We engaged in support of a clinical stage biotechnology company that had a program in development for two, very rare, autoimmune conditions, without approved treatments, without patient organizations and a with a very fragmented patient population.
One of the conditions was a secondary disease that was often in the shadow of more common conditions which had more disease awareness. Patients with this condition didn’t have a forum to connect with and often felt their condition wasn’t validated by the absence of a patient organization.
- PAS led the creation of two independent 501c3 entities to support each condition.
- Established independence from corporate partner through governance and built out advocacy organizations to maximize value of support to targeted patient populations.
- Elevated disease awareness, fostered patient to patient connections, and socialized clinical trial landscape.
Working in concert with the patient and KOL leaders in this condition, we established two formal, non-proﬁt advocacy groups designed to bring patients together, elevate disease awareness, and to socialize clinical trial opportunities.
The company seeded the startup and launch of these two groups, but each organization appealed to other drug developers who had an interest in these disorders, securing additional funding and thereby establishing independence and autonomy.

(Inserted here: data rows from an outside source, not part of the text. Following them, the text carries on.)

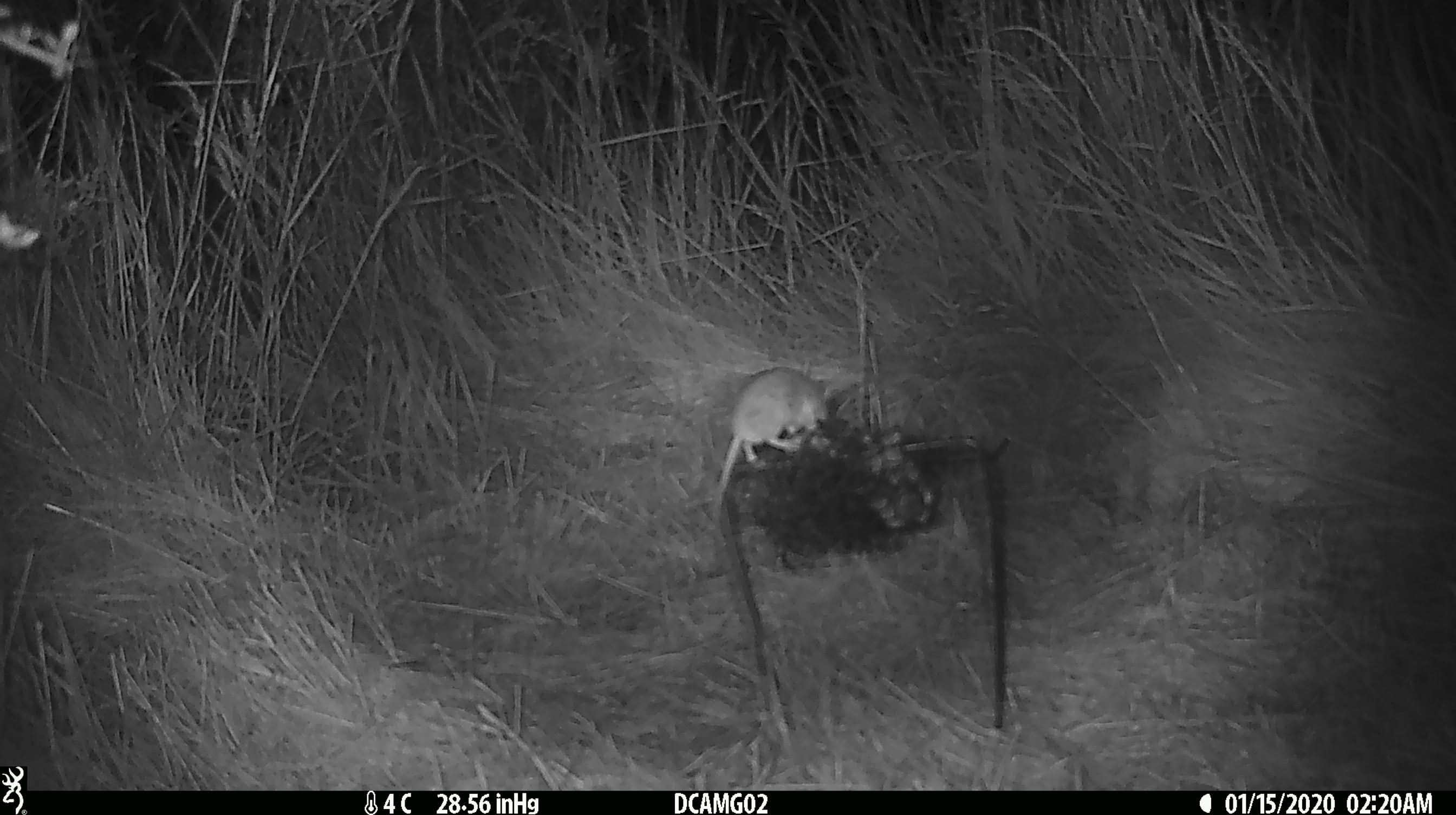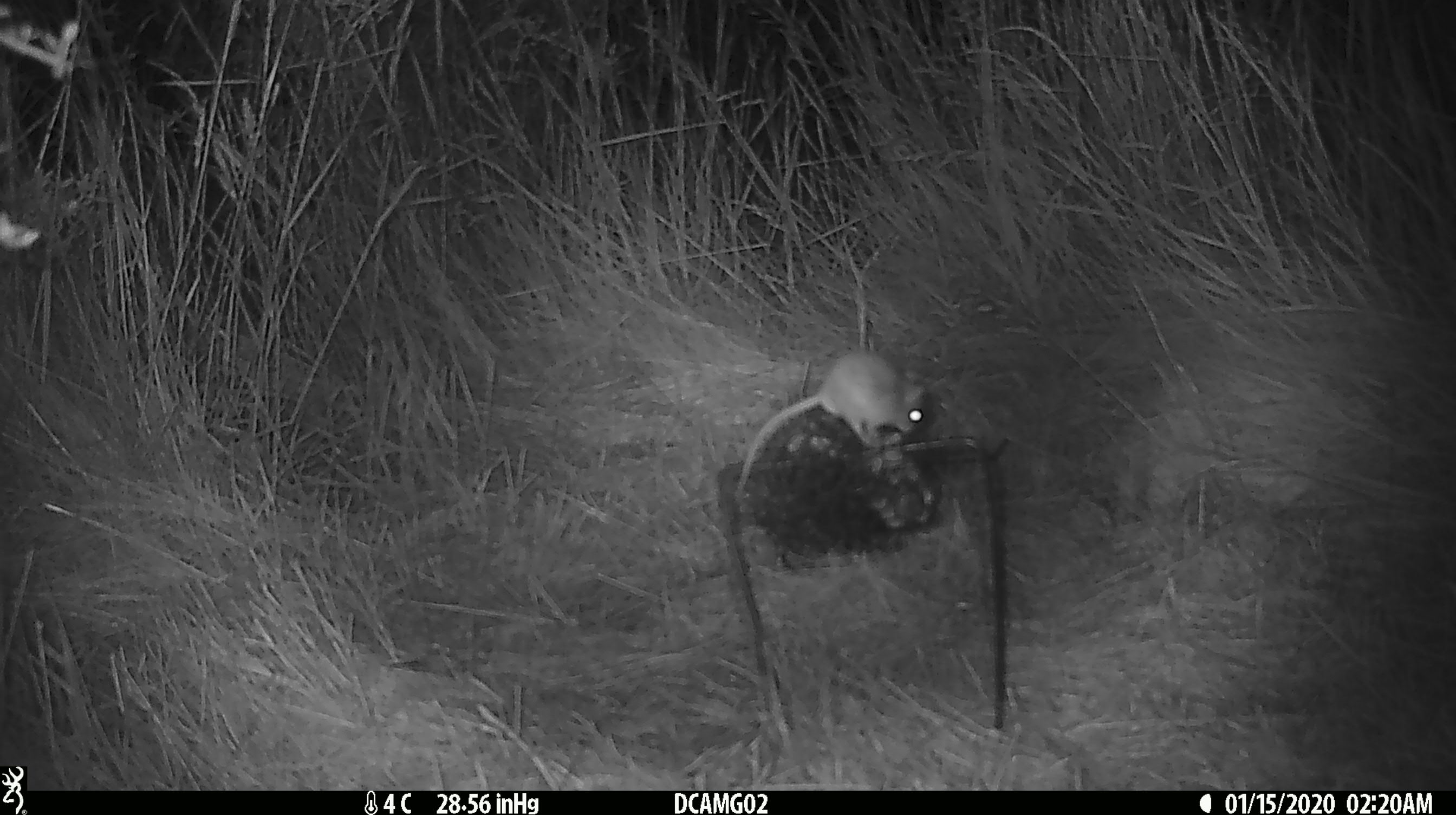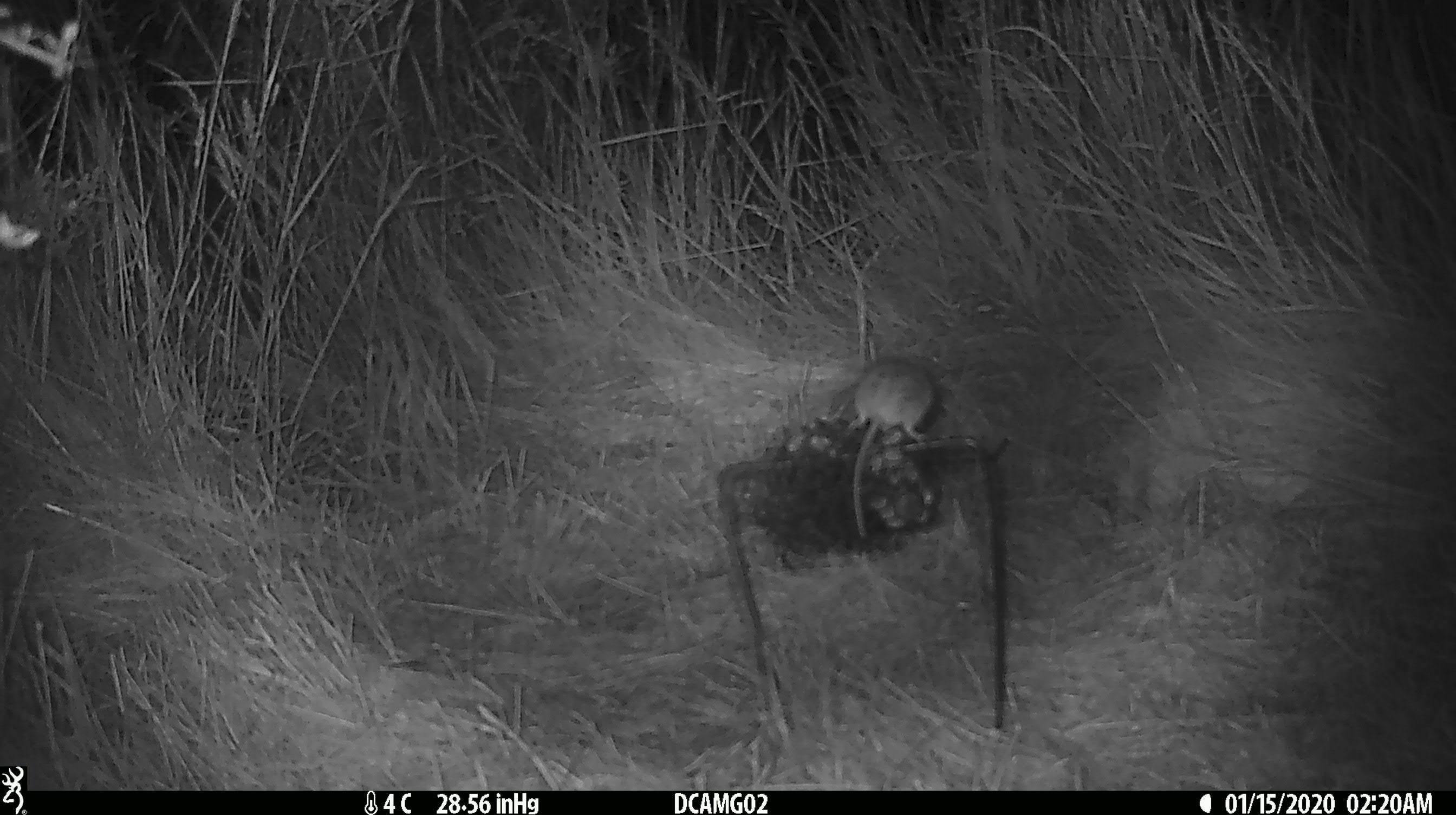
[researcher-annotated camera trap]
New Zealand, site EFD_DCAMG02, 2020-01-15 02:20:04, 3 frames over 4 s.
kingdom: Animalia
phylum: Chordata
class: Mammalia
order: Rodentia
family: Muridae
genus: Mus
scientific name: Mus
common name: mouse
Mouse (Mus).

With a strategic focus on trial awareness, the organization hosted educational programs that took a deep dive on the study landscape available for these patients and empowered them with information needed to make the most informed health decisions—which obviously beneﬁted the client and their interests.
Patients who never felt like they had a support system in place ﬁnally felt “validated” and as though they could take control of their condition with an organization to engage with and belong to.
The client was subsequently acquired by a large biopharma, who described the company’s commitment to and leadership in these two disease areas as “breathtaking.”
The support now available to patients in these communities was invaluable to both patients and HCPs and both groups continue to thrive and grow, as participation with other, larger stakeholder organizations.
- Non-profit organization established itself as the ‘go-to’ for patients upon diagnosis for education, support and community.
- Families with the condition now had a place and community to learn, engage and connect with others.
- Company established itself as a leader and earned trust in the two disease areas
- Acquisition by a biopharma partner in substantial transaction attracted by the ‘breathtaking’ investment in the respective patient communities.